**What to do:** Carry on the car stereo shop thread from where it stops, starting after the last line shown.

**Document extract:**
================

# Thinking about a Niche, Shop Attraction, or something for SHOCKVALUE...HELP!



## integra9023 (Dec 12, 2009)

I own a car stereo shop in Lincoln, Nebraska ; GP Customs. We are a Mmats Dealer and thinking about building something stupid big like a "Wall of Doom" or something like a thick plexiglass box centerpiece with a massive subwoofer for burping purposes or "shock value. There is a store a 100 miles away Metro Audio Dyanmics that has a WALL or Doom with like 40 Treo Subwoofers inside it thats pretty cool. The only issue is that my showroom is only like 800 sq feet! I want something to get the high school kids down the street to stop in more often (even thought they already come in now!). Something that people can be like "thats awesome". Obviously something like this is a little wasteful because you can't really sell it but I consider it kind of an inverstment. Any ideas would be greatly appreciated! Thanks in advance!

Robert, GP Customs
402.421.0888
www.gp-customs
facebook.com/gpcustoms


----------



## Angrywhopper (Jan 20, 2010)

I worked at a shop that was right next to a high school once. High schoolers in general were bad customers because they can't afford car audio.


----------



## trumpet (Nov 14, 2010)

I'm not a shop owner, nor is car audio the big money maker where I work, but here's my 2 cents:

Let your advertising and quality of work, as well as the brands you choose to carry do the talking. My sales figures to high school students are nearly nothing, because as Angrywhopper pointed out they either don't have money, or in my case they have their buddy install their gear that they got elsewhere. 

Do you really want to attract people who probably only want to gawk and waste your time? Can you afford the extra cost of utilities(electricity) as well as the loss of precious floor space to something that is a gamble?


----------



## integra9023 (Dec 12, 2009)

Here is the thing guys. I am next to the probably the most prestigous high school in town. We have done a mostly newer cars (bmws and volvos believe it or not). These kids have all been pretty cool but I want something to also spice things up. We do great work and there are only a couple stereo shops in town so we kinda have the market cornered, BUT i still want something that make people go " hey have you gone to GP Customs and see the *****?".... IDK maybe its a dumb idea just something though I thought would be cool!

Robert, GP Customs
402.421.0888
gp customs | automobile and commercial window tinting | car audio and stereo sales service installation | lincoln nebraska
facebook.com/gpcustoms


----------



## stills (Apr 13, 2008)

how about a super sale or discount for student ID?


----------



## integra9023 (Dec 12, 2009)

stills said:


> how about a super sale or discount for student ID?

================

A block of data:

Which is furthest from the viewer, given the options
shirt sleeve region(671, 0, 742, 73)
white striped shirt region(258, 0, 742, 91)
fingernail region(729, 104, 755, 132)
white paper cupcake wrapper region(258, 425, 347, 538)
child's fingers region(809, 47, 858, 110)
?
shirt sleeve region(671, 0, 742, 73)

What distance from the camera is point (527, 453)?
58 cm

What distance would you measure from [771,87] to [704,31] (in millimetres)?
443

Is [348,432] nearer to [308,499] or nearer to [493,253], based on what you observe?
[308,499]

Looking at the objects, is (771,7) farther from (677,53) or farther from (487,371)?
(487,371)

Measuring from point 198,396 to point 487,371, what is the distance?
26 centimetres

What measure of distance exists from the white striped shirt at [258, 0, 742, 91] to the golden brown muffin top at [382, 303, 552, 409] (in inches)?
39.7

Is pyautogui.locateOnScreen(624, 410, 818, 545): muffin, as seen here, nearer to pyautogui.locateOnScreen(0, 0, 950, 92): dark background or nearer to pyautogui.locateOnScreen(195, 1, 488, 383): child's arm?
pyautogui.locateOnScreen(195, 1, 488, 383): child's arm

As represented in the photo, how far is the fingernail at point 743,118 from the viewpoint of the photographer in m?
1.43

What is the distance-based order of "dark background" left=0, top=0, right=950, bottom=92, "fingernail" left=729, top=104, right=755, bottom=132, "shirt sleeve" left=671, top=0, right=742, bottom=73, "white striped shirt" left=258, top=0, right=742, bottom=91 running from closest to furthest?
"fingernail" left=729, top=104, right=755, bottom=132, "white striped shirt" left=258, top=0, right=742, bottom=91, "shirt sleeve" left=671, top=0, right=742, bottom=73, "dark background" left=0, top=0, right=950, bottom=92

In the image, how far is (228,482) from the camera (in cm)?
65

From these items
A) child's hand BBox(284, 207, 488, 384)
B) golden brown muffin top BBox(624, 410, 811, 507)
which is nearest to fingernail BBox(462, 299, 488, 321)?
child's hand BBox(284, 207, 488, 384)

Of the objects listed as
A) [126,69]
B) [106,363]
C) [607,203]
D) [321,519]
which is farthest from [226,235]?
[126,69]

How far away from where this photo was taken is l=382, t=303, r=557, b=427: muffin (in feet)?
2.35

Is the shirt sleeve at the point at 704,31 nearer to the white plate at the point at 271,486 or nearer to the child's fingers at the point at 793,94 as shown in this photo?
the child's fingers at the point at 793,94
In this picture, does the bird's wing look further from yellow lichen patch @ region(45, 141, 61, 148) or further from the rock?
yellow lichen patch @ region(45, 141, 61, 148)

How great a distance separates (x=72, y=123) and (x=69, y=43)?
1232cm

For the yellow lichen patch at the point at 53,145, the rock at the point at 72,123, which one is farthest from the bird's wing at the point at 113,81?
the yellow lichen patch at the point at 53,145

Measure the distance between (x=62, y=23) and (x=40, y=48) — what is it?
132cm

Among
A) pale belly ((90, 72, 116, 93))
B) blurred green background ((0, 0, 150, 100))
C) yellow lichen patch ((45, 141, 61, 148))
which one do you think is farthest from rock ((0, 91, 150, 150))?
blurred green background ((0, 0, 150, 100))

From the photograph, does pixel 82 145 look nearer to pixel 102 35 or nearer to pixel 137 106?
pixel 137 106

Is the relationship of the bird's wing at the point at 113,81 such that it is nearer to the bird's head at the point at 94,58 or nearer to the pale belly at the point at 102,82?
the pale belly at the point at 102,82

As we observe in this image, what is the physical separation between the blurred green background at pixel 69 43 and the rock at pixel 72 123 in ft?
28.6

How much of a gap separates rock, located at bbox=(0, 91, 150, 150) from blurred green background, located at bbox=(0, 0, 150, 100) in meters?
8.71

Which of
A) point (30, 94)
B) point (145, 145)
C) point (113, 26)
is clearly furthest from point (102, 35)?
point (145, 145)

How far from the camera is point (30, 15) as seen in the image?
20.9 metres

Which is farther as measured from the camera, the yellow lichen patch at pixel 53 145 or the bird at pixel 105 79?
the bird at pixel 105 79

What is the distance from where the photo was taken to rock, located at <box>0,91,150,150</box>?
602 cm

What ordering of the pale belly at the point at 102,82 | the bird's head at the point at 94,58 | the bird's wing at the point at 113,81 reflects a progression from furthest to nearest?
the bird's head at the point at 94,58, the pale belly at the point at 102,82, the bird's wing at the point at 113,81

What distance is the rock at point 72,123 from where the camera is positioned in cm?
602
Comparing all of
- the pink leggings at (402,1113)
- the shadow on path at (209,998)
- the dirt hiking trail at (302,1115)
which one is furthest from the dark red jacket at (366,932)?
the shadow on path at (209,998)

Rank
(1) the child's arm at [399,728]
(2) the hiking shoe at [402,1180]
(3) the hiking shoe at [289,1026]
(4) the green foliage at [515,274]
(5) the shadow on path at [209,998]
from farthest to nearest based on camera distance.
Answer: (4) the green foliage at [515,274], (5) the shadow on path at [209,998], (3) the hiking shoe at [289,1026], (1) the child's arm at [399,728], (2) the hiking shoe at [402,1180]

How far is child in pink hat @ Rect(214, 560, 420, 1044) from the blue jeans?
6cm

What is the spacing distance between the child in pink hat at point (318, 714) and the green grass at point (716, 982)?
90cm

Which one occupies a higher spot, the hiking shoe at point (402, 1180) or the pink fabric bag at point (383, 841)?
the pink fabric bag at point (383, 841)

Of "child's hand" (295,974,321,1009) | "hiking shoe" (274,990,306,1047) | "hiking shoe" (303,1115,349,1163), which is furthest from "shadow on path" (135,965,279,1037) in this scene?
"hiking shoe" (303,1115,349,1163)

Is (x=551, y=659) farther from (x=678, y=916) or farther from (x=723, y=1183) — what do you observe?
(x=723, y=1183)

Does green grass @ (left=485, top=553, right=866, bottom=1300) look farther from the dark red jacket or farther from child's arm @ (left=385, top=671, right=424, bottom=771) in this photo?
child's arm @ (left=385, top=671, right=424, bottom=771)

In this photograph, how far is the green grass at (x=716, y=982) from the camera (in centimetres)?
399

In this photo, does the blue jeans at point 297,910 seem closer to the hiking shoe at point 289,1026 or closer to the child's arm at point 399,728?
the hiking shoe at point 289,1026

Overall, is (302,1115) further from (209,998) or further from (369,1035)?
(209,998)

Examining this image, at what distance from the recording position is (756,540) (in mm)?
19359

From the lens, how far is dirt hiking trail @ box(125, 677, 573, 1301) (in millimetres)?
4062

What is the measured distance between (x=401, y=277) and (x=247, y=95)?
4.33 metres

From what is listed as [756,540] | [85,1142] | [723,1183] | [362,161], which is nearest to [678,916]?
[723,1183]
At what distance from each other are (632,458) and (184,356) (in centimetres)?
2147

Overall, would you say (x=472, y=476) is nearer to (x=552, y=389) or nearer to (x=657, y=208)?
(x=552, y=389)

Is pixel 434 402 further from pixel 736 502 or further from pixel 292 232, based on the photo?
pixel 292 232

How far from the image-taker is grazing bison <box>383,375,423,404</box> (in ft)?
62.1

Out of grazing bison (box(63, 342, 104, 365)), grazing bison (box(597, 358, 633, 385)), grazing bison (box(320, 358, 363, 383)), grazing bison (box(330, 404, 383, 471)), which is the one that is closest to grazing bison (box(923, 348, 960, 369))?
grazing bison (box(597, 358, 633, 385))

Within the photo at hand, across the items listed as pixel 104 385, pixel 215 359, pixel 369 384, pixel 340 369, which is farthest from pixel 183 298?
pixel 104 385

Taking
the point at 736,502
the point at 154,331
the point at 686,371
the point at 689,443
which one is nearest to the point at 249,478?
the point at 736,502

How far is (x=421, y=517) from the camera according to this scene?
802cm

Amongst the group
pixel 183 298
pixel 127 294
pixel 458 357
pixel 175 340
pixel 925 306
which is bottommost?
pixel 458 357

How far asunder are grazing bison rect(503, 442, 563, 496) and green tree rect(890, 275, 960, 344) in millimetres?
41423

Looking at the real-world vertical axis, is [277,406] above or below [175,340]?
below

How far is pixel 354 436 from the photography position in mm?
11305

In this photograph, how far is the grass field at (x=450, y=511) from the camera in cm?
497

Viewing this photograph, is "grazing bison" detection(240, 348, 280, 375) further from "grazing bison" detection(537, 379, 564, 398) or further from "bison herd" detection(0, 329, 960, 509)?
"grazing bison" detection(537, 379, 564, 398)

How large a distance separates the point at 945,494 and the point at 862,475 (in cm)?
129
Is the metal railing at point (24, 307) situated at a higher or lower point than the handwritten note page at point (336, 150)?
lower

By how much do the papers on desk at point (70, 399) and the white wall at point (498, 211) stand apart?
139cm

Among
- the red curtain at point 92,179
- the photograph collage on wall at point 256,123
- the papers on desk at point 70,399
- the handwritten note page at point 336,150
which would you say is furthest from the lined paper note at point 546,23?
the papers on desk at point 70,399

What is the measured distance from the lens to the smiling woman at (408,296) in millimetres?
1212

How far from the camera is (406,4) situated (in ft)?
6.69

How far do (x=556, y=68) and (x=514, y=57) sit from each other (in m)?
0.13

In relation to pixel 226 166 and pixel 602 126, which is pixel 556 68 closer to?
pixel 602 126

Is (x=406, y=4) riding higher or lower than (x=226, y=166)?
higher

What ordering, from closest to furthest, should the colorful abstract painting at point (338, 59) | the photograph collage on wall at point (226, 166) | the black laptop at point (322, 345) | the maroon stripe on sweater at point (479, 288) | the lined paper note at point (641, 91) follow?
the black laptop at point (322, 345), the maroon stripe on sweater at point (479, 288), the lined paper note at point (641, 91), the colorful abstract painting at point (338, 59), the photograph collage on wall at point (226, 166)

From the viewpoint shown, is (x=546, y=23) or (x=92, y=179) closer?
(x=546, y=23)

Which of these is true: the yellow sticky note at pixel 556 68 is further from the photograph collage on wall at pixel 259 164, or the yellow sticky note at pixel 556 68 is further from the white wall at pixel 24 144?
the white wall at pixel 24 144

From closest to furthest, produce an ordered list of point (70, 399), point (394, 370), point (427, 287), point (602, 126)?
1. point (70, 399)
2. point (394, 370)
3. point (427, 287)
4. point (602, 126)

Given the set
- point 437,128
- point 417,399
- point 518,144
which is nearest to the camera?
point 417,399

================

**Result:**
Student ID Discount isn't a bad idea!


----------



## The A Train (Jun 26, 2007)

I dont think its a bad idea or whatnot. I think having an attraction to cause a stir in the town is a great idea. While shopping around for an install shop, kids will probably go to the more flashy kinda stores. Your idea of a plexyglass sub enclosure is a great idea. Throw some leds in there while youre at it. Cause when it comes down to it, high school kids just want to brag to one another about what they have. They dont jnderstand sq, just flashy stuff and loud music.


----------



## schmiddr2 (Aug 10, 2009)

I agree with the Plexi enclosure; people of all ages like to see neat stuff.


Not sure if this can help you but it might. Here's my story of high school rich kid and CA (and by rich I mean vice chancellor of Vanderbilt son rich). He wanted to install a sub system, so I said sure, I'll help. The next day he had gone to a pawn shop and bought a Legacy amplifier and some cheap subs. I advised him of the quality and he didn't care (he was giddy thinking about the bass). Car was a Jeep Grand Cherokee with Infinity system. I didn't know much about integration back in 1996 so I did a hack job using the OEM amp leads and it worked ok. His parents found out he had done all this and decided to have it fixed. They took it to a high end shop and they asked what would be a good replacement (while the kid talked it up and up). He ended up with SS Ref's and 4-SS 12's.


----------



## south east customz (Jan 17, 2011)

I think your better off doing a wall of custom fab.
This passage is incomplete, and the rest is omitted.